Ilya menengok ke arah pria itu, “Robert? Kenapa kau berlari sampai terengah-engah begitu?” tanya Ilya keheranan.

“E-Elias..”

Melihat Robert panik membuat Ilya takut, apakah sesuatu terjadi pada Elias? “Apa yang terjadi padanya?”

“Baru saja kemarin aku dengar kabar.
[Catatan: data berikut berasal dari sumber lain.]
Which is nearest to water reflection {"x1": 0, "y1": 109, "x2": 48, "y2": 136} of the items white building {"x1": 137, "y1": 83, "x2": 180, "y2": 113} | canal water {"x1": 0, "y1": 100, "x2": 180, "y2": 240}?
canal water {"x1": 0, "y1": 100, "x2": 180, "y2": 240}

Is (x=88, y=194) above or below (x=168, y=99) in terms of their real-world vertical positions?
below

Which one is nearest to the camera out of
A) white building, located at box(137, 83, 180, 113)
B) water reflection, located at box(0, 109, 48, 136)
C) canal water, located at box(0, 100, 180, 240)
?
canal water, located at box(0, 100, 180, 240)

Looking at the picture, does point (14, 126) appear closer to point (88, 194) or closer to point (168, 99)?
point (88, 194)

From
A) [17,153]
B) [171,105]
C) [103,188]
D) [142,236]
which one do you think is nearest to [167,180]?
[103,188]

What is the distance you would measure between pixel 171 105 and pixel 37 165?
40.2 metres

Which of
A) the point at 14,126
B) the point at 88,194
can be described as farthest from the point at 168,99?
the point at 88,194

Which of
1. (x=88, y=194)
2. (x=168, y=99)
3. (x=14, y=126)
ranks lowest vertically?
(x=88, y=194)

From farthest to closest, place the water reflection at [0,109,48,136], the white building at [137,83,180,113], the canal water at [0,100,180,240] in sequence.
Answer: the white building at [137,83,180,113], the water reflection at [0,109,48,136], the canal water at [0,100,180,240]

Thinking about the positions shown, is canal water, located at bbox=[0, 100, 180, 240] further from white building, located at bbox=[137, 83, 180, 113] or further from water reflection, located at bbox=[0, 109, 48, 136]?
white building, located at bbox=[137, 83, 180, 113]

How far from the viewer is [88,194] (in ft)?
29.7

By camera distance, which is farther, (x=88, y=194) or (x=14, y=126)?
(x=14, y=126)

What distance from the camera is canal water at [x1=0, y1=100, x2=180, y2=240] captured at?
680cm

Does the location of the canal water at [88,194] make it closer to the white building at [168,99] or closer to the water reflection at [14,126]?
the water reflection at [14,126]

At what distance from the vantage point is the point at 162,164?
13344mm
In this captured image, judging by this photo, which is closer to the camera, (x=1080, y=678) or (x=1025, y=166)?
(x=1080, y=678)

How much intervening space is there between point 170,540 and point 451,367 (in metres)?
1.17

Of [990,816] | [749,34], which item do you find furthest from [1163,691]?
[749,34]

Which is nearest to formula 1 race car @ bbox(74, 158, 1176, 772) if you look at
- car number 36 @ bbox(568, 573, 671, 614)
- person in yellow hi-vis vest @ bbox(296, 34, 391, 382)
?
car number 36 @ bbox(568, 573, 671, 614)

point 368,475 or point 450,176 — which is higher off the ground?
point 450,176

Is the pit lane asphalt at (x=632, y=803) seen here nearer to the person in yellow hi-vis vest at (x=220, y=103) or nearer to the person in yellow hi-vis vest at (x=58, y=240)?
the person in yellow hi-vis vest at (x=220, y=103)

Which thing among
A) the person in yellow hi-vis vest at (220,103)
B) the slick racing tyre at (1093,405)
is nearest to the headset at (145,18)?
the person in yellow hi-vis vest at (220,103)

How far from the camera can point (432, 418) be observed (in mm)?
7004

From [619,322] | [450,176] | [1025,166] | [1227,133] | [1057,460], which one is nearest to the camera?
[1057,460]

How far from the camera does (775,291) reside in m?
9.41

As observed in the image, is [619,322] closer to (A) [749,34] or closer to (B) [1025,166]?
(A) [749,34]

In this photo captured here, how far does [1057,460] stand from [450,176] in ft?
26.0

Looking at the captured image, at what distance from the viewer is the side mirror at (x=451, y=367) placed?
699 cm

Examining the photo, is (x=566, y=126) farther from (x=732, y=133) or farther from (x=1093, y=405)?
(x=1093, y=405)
Elias sudah pindah saat liburan kenaikan kelas kemarin. Rumahnya kosong, aku juga tidak tahu kapan pastinya, karena aku sekeluarga tengah berlibur ke luar negeri. Tapi yang kudengar dari tetangga, ada penembakan di keluarga mereka, hanya Elias yang selamat. Aku pikir Elias akan menghubungimu,” teman Elias itu terlihat murung.

“Deg...” Rasanya jantung Ilya berhenti sejenak. Penembakan? Hal mengerikan seperti itu juga terjadi padanya?? Ilya jadi mengerti, mengapa selama liburan, SMS yang ia kirim kepadanya, tidak kunjung mendapat balasan.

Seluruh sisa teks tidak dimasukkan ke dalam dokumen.